There is violence in the media. There is violence in
the streets. My mind has been asking why… what is cause and what is
effect? I have tried to rid my thoughts and actions of violence. I
have boycotted violent films and the evening news. I have prayed for
peace within and without. Yet I have come to see that I am in the
realm of aversion and repression.
Is the violence in the media and in our streets from our collective
repression of our fear of death and pain and suffering? In many
cultures there are rituals around death and dying. Is our collective
unconscious giving us the experiences we are not giving ourselves?
For weeks I thought about seeing Schindler's List (1993) yet the idea of
the intense physical and psychological horrors I might see held me
back. Finally I decided to create a spiritual practice. As I entered
the theater I asked God (Higher Power, etc.) to use this experience
for my awakening and healing around my perceptions of the body. As I
watched blood spiriting out of a man's head I did not turn away. I
allowed the waves of emotions to sweep over me as scores of naked
human beings waited to be either showered with deadly gas or
cleansing water. I cried as the acts of love and kindness amidst
this vast darkness appeared like golden flowers rising from the mud.
After the film I sat outside in front of a fountain. All the trials
and tribulations of my life were gone. The beauty and impermanence
of everything around me washed my mind.
Schindler's List (1993)
Within this journey through the darkness there was love and hope and
beauty. I also found both the darkness and the beauty inside my
self. And for a moment they merged into a sort of sweet sorrow.
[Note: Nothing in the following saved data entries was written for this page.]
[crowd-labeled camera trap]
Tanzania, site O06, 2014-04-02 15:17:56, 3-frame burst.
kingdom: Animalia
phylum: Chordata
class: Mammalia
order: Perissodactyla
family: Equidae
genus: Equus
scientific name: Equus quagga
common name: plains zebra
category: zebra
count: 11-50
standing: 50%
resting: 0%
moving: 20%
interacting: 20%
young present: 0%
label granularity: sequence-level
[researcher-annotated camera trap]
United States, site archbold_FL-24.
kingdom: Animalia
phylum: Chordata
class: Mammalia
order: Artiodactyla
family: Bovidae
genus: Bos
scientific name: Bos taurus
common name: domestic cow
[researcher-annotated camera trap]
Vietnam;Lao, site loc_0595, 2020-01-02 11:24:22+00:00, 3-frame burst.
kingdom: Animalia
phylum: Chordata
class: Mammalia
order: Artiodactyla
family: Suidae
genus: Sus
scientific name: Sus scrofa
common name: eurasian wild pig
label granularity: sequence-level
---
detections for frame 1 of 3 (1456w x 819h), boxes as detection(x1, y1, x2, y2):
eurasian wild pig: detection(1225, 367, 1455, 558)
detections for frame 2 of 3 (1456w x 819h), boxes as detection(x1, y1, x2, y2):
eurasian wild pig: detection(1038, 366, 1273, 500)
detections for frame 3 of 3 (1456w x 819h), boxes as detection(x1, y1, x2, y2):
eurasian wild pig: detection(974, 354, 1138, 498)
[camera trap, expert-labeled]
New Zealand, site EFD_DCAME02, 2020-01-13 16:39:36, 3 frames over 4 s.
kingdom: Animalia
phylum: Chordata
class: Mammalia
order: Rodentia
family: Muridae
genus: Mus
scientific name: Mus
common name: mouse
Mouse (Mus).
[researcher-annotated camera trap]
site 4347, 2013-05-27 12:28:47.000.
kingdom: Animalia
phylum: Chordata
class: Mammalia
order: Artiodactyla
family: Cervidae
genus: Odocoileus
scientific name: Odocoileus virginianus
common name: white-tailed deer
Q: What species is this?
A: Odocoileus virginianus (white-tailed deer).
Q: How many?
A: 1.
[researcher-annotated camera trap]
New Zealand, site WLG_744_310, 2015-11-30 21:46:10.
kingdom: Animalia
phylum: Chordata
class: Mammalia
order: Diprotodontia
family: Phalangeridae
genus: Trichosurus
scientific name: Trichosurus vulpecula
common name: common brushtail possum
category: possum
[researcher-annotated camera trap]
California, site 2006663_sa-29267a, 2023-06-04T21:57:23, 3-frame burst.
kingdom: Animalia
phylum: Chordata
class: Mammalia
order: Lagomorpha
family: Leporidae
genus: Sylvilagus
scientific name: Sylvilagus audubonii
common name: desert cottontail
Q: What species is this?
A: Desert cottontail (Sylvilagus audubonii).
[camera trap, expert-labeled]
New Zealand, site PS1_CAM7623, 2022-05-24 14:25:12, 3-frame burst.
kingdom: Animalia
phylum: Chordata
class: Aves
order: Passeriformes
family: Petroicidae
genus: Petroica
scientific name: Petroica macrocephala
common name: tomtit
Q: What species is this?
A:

Now I am seeking a way not to condone yet not to abhor the violence
around me. I wonder if I can use it to seek the violence in me and
use its dark mud to grow the golden flowers of light.
I have noticed my own tendency to see Transpersonal films in terms
of films of light and not of darkness. Yet now I can think of
several films, which are clearly transpersonal odysseys through
darkness. There are films which show the triumph of the human spirit
through the dark horrors of existence (Schindler's List, 1993); films
which take us to the horrors and madness deep inside us (Apocalypse
Now, 1979); and films which take us through the darkness of our minds on
our way to the light (Jacob's Ladder, 1990).
But perhaps every journey through darkness and violence can be
consciously used for our own healing. And perhaps as we make this
journey and face our fears, the external manifestations will
dissolve into the golden lotus growing up from the dark mud.
Published in Focus: The Quarterly Newsletter of the Institute of
Transpersonal Psychology, Winter, 2-3, 1994.